Trojan RAT: Stopping Exploit Spoofing with Machine Learning

Github exploit POCs are being used to distribute malware - here’s a guide for stopping it.

This threat vector is possible since the rise of github as a source of POC exploits. The phenomenon was first noticed by Jay Jacobs at the start of 2021, and has only accelerated since then. 

Github’s rise as a source of exploit POCs in 2021

The WebRAT malware is now being distributed through GitHub repositories that claim to host proof-of-concept exploits for recently disclosed vulnerabilities. This presents an exciting test for our least talked about model - exploit identification.

The standard way threat intel teams and OSINT vendors use github as a source of exploits is to look for mentions of CVEs and correlate those repos as exploits. Sometimes there is manual review, but in this case that may be too late.

At Empirical we build a model, trained on expert judgement, that uses llms to classify code and builds a deterministic classical ML classifier on top of that data to determine if a repository is an exploit or not. The not case, if it works well, should take care of the Tojan Rat threat vector. Let’s see if it does.

Due to the way the information is structured, Kaspersky believes that the text was generated using an artificial intelligence model. There are 15 CVEs which the threat actor is using to distribute the WebRAT malware. Let’s see how our model scores them in terms of probability of being an actual exploit:

Scoring of 15 WebRAT exploit spoofing attacks by Empirical’s ML model

None of them clear a 64% chance of being a POC, but that’s still pretty high. The key to our ML model is our threshold. We use .87 as a cutoff for adding something as an exploit repository to our dataset, meaning we bias very strongly towards precision. The reason is that this model doesn’t exist in isolation, it adds to an already giant repository of known exploit POCs. It is much riskier to add, say, a WebRAT malware than to track another POC that’s low probability.

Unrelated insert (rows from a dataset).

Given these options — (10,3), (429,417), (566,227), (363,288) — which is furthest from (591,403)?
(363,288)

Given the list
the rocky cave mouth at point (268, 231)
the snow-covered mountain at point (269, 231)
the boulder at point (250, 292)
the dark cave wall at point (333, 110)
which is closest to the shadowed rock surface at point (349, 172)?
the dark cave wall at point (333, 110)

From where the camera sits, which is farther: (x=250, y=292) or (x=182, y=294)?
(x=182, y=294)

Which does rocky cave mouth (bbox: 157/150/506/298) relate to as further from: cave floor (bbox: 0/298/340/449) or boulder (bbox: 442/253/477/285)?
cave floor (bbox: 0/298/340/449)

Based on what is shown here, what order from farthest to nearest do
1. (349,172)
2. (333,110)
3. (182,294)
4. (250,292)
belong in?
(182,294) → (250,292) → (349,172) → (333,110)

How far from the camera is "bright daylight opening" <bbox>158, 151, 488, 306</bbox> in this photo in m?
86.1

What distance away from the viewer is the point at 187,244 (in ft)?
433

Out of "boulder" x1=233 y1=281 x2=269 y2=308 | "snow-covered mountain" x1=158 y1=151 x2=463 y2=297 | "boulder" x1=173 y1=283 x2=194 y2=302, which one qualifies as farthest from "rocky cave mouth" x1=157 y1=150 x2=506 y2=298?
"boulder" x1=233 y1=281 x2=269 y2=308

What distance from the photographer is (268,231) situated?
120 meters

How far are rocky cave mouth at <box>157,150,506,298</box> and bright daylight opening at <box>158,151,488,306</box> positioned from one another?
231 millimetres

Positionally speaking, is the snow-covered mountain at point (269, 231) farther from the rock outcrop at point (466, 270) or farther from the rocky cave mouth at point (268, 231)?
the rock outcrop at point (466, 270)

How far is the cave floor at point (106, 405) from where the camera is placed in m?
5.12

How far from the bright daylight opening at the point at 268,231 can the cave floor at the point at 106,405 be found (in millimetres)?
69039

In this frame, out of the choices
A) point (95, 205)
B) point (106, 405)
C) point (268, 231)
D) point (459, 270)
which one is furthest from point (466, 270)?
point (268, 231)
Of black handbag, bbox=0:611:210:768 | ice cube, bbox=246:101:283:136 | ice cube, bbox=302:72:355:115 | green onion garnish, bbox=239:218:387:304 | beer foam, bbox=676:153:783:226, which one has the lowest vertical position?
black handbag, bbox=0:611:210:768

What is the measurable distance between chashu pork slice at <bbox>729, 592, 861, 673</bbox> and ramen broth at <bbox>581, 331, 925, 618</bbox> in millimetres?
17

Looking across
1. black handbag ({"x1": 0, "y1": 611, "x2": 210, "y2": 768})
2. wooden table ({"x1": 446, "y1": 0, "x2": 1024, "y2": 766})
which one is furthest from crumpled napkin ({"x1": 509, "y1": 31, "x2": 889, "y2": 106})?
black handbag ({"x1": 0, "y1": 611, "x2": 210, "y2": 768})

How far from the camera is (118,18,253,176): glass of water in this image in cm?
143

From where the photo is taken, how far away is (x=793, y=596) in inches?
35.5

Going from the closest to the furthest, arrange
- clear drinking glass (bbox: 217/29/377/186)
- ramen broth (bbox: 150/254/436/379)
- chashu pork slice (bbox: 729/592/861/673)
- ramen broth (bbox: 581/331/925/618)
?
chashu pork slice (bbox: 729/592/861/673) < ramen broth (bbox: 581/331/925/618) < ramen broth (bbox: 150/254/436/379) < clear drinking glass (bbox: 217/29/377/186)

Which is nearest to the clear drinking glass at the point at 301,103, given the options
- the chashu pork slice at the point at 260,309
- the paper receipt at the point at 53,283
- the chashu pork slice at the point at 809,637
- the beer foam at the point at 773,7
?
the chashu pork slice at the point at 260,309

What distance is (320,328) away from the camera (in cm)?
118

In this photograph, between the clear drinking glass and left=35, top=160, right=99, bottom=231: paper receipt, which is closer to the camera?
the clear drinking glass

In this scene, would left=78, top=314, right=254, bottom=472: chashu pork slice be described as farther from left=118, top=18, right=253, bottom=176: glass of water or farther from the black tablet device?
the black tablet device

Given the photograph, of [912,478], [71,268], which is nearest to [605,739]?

Here’s the full distribution of repos mentioning CVEs scored by our model, thanks to our data scientist Ian Joffe for the analysis:

Most CVE mentions on Github are not exploits

As a result of that high threshold, all 15 are below our ML model’s threshold and are tracked - but not labeled as exploits. Interestingly enough, this is an mild case of threat actors using AI to poison a legitimate workflow for defenders. A well trained ML system is already working to mitigate.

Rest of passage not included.